For many liberal American Jews today, civil rights means some sputtering greybeard who was once within spitting distance of MLK. History though tells us a different story.
Jewish civil rights in America arguably began with the Right to Bear Arms.
The time is the mid 1600s. New York is still under Dutch rule and is known as New Amsterdam. There are about a thousand people there. A fort protects Manhattan at one end. The streets are dirt. The atmosphere is dangerous inside and outside.
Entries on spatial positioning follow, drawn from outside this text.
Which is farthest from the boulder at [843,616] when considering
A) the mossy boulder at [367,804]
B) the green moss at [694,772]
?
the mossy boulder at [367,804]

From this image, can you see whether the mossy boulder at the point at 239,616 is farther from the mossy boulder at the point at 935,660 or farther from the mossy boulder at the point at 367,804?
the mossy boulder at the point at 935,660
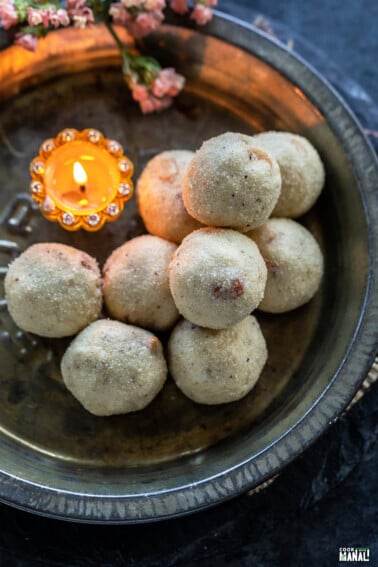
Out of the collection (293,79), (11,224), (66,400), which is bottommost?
(66,400)

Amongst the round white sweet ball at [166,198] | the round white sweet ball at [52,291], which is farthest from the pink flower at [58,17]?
the round white sweet ball at [52,291]

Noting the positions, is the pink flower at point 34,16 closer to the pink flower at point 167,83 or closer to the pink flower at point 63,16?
the pink flower at point 63,16

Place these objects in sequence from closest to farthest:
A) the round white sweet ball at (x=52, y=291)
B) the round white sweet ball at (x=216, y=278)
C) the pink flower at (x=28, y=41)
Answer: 1. the round white sweet ball at (x=216, y=278)
2. the round white sweet ball at (x=52, y=291)
3. the pink flower at (x=28, y=41)

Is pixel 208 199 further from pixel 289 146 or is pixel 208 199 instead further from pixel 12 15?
pixel 12 15

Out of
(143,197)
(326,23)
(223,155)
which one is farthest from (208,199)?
(326,23)

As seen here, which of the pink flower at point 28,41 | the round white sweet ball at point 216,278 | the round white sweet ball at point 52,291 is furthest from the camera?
the pink flower at point 28,41

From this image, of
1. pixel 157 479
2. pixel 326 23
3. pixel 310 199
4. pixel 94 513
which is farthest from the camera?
pixel 326 23

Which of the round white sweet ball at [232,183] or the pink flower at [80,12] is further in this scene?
the pink flower at [80,12]

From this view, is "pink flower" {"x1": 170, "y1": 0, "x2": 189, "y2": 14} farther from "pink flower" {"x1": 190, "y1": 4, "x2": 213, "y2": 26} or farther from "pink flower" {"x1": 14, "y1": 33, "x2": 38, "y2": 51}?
"pink flower" {"x1": 14, "y1": 33, "x2": 38, "y2": 51}
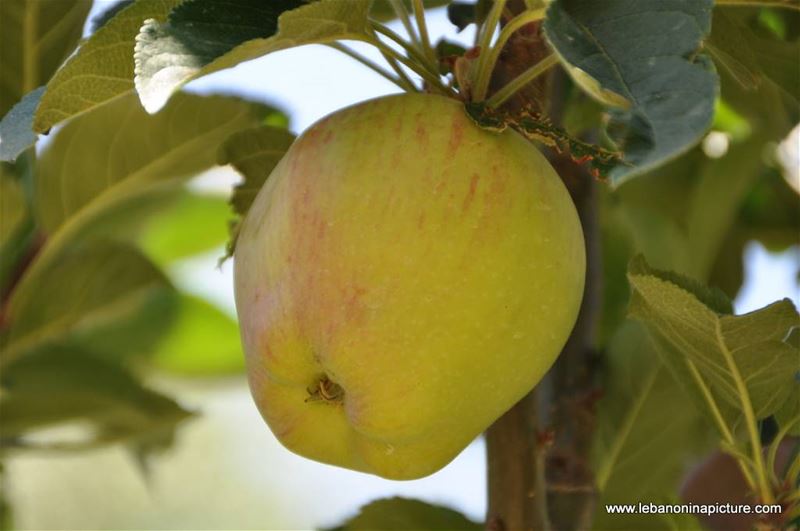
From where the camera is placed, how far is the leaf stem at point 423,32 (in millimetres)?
871

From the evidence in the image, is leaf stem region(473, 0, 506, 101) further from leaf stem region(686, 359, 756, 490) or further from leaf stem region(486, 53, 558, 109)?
leaf stem region(686, 359, 756, 490)

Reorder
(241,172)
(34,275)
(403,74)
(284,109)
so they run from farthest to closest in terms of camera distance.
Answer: (34,275) < (284,109) < (241,172) < (403,74)

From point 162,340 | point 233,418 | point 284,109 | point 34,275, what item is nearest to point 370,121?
point 284,109

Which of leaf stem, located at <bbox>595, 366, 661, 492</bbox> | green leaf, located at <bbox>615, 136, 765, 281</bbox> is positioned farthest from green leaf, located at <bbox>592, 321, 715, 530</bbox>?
green leaf, located at <bbox>615, 136, 765, 281</bbox>

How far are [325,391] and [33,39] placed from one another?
699mm

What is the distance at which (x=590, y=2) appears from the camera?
2.55ft

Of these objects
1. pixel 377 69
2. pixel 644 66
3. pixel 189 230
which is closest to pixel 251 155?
pixel 377 69

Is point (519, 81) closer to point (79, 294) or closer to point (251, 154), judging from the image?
point (251, 154)

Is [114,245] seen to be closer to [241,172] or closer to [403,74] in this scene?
[241,172]

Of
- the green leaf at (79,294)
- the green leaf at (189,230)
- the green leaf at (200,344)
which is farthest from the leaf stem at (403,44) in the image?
the green leaf at (189,230)

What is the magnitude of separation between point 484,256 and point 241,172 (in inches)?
13.4

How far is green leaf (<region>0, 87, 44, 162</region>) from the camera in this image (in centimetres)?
77

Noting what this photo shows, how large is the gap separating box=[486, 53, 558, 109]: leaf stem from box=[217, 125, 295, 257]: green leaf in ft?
0.73

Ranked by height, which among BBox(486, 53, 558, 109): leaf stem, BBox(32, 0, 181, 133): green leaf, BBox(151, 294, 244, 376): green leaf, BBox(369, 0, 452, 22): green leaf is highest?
BBox(32, 0, 181, 133): green leaf
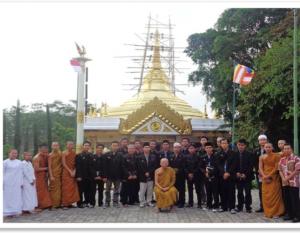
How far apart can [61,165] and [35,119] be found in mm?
21586

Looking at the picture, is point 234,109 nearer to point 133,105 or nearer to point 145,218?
point 133,105

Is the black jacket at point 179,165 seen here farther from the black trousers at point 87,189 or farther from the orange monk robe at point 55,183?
the orange monk robe at point 55,183

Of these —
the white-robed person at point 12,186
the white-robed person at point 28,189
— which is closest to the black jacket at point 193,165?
the white-robed person at point 28,189

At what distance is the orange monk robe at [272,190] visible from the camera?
7.77 m

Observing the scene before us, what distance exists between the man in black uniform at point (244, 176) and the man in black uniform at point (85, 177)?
9.42 feet

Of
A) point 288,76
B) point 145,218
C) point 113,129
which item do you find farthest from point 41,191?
point 113,129

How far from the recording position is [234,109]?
1681cm

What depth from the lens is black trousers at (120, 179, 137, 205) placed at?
9.29 m

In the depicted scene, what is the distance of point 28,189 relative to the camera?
8.29m

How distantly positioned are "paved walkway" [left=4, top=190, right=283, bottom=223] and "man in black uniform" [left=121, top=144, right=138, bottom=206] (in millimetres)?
618

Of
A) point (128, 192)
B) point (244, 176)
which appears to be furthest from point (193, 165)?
point (128, 192)

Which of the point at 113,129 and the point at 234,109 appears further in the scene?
the point at 113,129

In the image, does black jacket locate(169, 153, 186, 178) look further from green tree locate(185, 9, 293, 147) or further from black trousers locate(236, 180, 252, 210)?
green tree locate(185, 9, 293, 147)

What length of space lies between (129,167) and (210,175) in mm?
1652
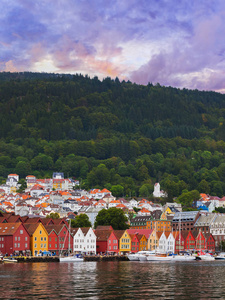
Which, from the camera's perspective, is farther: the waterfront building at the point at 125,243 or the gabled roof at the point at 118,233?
the waterfront building at the point at 125,243

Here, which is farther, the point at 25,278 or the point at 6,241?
the point at 6,241

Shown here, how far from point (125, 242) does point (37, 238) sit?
69.7 feet

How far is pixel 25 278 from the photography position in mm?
62625

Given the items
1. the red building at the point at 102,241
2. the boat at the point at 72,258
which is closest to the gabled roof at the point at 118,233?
the red building at the point at 102,241

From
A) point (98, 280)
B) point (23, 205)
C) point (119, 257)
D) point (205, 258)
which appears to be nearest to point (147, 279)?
point (98, 280)

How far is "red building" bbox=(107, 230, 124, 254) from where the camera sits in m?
118

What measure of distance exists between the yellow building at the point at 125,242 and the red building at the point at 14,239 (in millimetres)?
22055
What will become one of the world’s major cities is still just an outpost, a tiny thumbnail on the end of a vast mostly unknown continent whose ports and forts are being fought over by European powers. And the residents who came to the New World to be free are on the front line.
Asher (Asser) Levy owns a butcher shop around what will become the Wall Street area. He’s going to become a reasonably successful businessman and even loan the money to build the first Lutheran church in America. His descendants will go on to play a role in Colonial American life. But for the moment, he’s just a small businessman in New Amsterdam.
Everyone in New Amsterdam is on high alert because of the Second Northern War over in Europe. These wars have a way of spreading to America and drawing in Indian tribes as allies of one side or another. And that can mean bloody massacres because the tribes, and the occasional European mercenaries brought over by the powers to fight their wars, don’t play by the rules. They murder women and children. They mutilate bodies and plant heads on sticks.
It’s a nasty ugly business and New York in the mid 1600s looks a lot more like a struggling frontier town in the West than the city we know it as today. Everyone has to do their part by standing guard and being ready to fight.